— begin Material provided —

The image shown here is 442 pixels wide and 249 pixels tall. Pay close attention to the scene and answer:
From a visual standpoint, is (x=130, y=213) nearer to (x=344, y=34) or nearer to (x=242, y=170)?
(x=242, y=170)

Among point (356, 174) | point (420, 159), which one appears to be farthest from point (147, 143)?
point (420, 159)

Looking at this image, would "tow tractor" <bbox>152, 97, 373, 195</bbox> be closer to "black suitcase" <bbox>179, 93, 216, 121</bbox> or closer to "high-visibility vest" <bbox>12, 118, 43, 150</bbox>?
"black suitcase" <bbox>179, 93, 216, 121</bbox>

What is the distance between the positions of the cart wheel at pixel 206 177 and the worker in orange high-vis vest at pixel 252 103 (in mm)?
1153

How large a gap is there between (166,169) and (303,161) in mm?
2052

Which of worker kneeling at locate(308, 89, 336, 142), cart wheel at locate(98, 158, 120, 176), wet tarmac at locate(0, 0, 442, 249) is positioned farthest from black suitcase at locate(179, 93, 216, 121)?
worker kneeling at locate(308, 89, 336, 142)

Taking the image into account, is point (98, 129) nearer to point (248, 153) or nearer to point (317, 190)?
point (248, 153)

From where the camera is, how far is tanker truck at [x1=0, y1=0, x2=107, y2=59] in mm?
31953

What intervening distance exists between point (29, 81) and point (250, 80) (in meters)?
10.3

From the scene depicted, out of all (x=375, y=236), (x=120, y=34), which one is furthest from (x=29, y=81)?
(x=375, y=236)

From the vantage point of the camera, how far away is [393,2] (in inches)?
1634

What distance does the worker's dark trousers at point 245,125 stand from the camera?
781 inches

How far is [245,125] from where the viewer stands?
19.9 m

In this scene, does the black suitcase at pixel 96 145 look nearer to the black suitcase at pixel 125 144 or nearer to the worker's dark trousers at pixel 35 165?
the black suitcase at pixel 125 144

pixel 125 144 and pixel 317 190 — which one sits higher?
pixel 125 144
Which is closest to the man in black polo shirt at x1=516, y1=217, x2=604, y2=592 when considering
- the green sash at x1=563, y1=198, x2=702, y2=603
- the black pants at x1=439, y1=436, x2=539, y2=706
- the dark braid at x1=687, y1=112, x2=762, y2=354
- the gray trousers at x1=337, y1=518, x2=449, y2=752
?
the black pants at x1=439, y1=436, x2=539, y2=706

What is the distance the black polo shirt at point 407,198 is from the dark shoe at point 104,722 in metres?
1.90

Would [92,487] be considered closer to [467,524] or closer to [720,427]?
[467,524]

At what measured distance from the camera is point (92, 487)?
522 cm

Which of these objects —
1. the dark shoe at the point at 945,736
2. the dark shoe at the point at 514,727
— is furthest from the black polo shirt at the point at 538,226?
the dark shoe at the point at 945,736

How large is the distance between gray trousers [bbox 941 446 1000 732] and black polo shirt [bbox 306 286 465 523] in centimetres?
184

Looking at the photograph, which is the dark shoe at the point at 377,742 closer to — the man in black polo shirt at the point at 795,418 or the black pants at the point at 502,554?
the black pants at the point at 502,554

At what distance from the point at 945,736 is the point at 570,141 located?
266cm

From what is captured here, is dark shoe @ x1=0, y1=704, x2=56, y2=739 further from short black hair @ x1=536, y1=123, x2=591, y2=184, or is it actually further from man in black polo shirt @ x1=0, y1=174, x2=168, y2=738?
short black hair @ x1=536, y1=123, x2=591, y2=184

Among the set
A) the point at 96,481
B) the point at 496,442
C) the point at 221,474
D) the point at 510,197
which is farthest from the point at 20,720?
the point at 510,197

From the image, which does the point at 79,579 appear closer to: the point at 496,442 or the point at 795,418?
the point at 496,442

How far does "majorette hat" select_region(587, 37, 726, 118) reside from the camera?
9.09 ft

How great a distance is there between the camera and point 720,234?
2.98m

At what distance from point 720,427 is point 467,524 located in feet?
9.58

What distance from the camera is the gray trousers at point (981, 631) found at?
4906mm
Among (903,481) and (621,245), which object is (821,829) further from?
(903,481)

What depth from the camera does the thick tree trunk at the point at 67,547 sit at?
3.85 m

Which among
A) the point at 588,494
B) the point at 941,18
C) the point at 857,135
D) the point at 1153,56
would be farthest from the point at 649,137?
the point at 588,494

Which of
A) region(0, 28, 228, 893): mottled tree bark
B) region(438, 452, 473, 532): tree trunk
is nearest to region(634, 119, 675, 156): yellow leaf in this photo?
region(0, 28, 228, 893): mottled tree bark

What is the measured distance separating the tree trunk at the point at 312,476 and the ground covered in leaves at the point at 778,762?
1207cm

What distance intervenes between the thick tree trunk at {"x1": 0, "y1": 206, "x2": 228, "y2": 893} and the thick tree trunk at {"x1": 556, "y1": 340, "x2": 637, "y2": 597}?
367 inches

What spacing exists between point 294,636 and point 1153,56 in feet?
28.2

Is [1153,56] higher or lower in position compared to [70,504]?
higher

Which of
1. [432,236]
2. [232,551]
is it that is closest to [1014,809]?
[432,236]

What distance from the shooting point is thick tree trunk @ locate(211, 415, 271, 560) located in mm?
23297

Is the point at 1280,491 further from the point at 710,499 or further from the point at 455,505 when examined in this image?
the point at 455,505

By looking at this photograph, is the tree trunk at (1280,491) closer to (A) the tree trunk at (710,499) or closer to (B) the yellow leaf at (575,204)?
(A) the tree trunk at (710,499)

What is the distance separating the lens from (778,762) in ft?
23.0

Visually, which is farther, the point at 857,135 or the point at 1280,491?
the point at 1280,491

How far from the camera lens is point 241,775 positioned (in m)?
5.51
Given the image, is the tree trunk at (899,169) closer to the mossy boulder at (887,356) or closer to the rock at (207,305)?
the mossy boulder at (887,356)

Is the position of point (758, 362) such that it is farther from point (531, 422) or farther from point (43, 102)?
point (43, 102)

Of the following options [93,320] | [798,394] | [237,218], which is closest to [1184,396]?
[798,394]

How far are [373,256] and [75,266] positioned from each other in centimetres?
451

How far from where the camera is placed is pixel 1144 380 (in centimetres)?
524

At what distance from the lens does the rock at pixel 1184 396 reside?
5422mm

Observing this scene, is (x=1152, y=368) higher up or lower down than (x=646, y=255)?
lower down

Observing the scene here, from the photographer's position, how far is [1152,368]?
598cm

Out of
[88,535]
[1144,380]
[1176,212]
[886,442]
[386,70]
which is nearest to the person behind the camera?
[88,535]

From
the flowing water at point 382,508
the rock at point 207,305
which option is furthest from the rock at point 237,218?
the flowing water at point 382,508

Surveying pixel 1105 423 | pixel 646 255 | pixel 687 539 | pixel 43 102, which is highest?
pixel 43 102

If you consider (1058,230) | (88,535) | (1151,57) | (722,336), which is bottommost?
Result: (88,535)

— end Material provided —

Swap "rock" for "boulder" in the lines running from the one that contains "How far from where" through the last line, changing nothing else. Give back only those lines.

How far from where the camera is placed is pixel 1144 380 (in centimetres)?
524

At what distance from the lens does the boulder at pixel 1184 396 reside?
5422mm

Observing this scene, is (x=1152, y=368) higher up or lower down than (x=646, y=255)?
lower down

Observing the scene here, from the photographer's position, how far is [1152,368]?
598cm

Out of
[88,535]
[1144,380]
[1176,212]
[886,442]
[386,70]
which is nearest to the person behind the camera?
[88,535]

From
the flowing water at point 382,508
the boulder at point 207,305
which option is furthest from the boulder at point 237,218?
the flowing water at point 382,508

Surveying pixel 1105 423 | pixel 646 255 | pixel 687 539 | pixel 43 102, which is highest?
pixel 43 102

If you consider (1058,230) | (88,535) | (1151,57) | (722,336), which is bottommost?
Result: (88,535)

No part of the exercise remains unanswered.